DEVIATION-2 -- raise a KVM host's RAM, then MAAS-recommission to Ready (phase-00)

  • Context (2026-06-11): the openstack0-3 KVM guests were bumped 16384 -> 32768 MiB on the 196 GB hypervisor to relieve memory pressure. Pattern: with the guest SHUT OFF (and after the OSD wipe), virsh setmaxmem <dom> 32G --config then virsh setmem <dom> 32G --config; boot; then MAAS RECOMMISSION the node so MAAS re-reads hardware and lands it back at Ready at the new size (4x Ready at 32768 in ~3 min). Do the maxmem change while shut off -- a live setmaxmem is rejected.
  • D-040 reserved-host-memory 8192 is RETAINED (correctness floor, independent of host size). Re-measure the per-host container/service footprint against the 32 GiB envelope before the Roosevelt node-role split -- 16 GiB-era pressure numbers do not map 1:1.

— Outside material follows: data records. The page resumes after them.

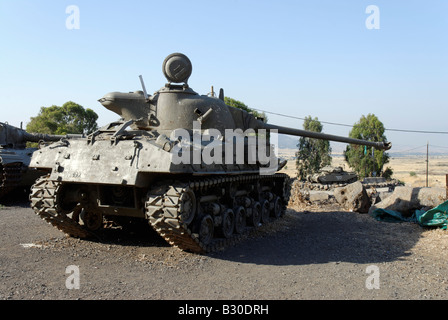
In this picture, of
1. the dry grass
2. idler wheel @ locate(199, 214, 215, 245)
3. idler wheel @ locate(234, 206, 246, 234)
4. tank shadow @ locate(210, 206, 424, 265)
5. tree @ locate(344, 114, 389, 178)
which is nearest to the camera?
tank shadow @ locate(210, 206, 424, 265)

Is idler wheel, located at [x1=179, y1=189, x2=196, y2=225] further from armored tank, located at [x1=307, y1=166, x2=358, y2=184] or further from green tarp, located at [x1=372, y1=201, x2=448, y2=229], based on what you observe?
armored tank, located at [x1=307, y1=166, x2=358, y2=184]

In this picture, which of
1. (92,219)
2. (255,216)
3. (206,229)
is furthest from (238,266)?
(92,219)

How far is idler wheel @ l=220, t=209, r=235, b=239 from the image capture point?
9328 millimetres

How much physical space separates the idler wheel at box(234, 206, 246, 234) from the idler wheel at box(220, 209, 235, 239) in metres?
0.14

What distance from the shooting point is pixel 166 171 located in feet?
23.7

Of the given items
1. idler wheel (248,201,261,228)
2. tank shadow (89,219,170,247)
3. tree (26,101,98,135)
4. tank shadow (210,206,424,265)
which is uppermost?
tree (26,101,98,135)

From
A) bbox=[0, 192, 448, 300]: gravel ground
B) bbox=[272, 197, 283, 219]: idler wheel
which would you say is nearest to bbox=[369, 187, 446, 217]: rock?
bbox=[0, 192, 448, 300]: gravel ground

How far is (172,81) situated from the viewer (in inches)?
396

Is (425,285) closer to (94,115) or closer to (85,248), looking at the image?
(85,248)

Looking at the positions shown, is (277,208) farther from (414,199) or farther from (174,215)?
(174,215)

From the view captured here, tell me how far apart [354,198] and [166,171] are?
9658 millimetres

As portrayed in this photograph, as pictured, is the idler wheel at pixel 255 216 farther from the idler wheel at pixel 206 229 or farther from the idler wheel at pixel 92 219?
the idler wheel at pixel 92 219

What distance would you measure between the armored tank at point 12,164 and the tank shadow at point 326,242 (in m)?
10.3

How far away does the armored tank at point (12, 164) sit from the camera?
1554 cm
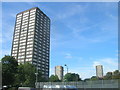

================================================================================

Deploy-time (phase-01)

================================================================================

R14 -- VIP relocation .224-.236 -> .50-.60 (phase-01)

  • The public + internal API VIPs were front-loaded out of the old high-end .224-.236 block into .50-.60 (inside the reserved .2-.63 /26). Every bundle vip: is a dual provider+metal pair "10.12.4.5x 10.12.8.5x" (D-020). Pre-deploy guard: total provider VIPs=11, all in .50-.60, zero in the stale .10-.20 (phase-01 1.1). Any per-cloud consumer of a VIP (the Horizon reverse proxy, monitoring) must be repointed.

R15 -- the .10 phantom resolver (phase-01)

  • Symptom: an unreachable region resolver 10.12.8.10 appears in a node's resolver list (sometimes as Current DNS Server) despite the subnet dns_servers override.
  • Cause: MAAS advertises its region/rack controller as a DNS server on the MAAS-managed metal VLAN, independent of the subnet field; the override does not purge it.
  • Impact: NON-BLOCKING -- systemd-resolved deprioritizes .10 and falls through to .1. Latent fragility if .1 ever drops. Understand/eliminate for Roosevelt (no libvirt split there).

L1 -- no set -e on count-gate blocks; guard greps || true (phase-01)

  • A guarded grep -c returning 0 is a VALID answer, not a failure. Under set -e a zero-count grep aborts the block. Pre-deploy verify blocks run WITHOUT set -e, and every count grep ends || true. (bash -n would not catch this -- it is behavior.)

L3 -- metal-side dual-VIP eyeball check (phase-01)

  • The provider-side VIP guard greps only the first token of each dual vip:. The metal side (second token, 10.12.8.5x) must be eyeballed to confirm all 11 sit in .8.50-.60, clear of metal infra (.8.10 maas / .8.20 lxd / .8.21 capi / .8.30 juju).

================================================================================

Vault / secrets (phase-02)

================================================================================

DOCFIX-006 -- vault init is one-shot; stdout-only redirect loses the keys (phase-02)

  • Symptom: vault operator init ... > file captures stdout only; if the key block went to stderr (or the run is interrupted) you are left with an unusable/empty file and the 5 shares + root token are GONE -- init runs exactly once and cannot be replayed.
  • Fix: vault operator init -key-shares=5 -key-threshold=3 2>&1 | tee ~/vault-init/init.txt VERBATIM; gate on grep -c '^Unseal Key' == 5 and Initial Root Token present; then save the file OFF-HOST before anything else. Never improvise this command.

DOCFIX-011 -- authorize-charm parameter is token (phase-02)

  • The vault authorize-charm action takes token (a direct token string); there is no token-secret-id variant in this charm rev. Confirm via juju actions vault --schema. Authorize with a SHORT-LIVED CHILD token (juju run persists action params in the op log).

DOCFIX-014 -- generate-root-ca is required (phase-02)

  • Symptom: after authorize-charm, vault stays BLOCKED "Missing CA cert".
  • Fix: run juju run vault/leader generate-root-ca -- it mints the charm-pki-local root and clears the block straight to active. (Omitting it leaves vault hung.)

L4 -- vault unseal via hidden prompt, not key-on-argv (phase-02)

  • Use Vault's own vault operator unseal (no argument) so it prompts hidden; the key is never on the command line / in a var / in ps / in scrollback. Do NOT use vault operator unseal $KEY (visible in ps on the unit). Unseal is re-runnable, so the verbatim-reference rule is looser here, but the security gain is real.

R3 -- "HA Enabled false" is correct for vault-on-mysql (phase-02)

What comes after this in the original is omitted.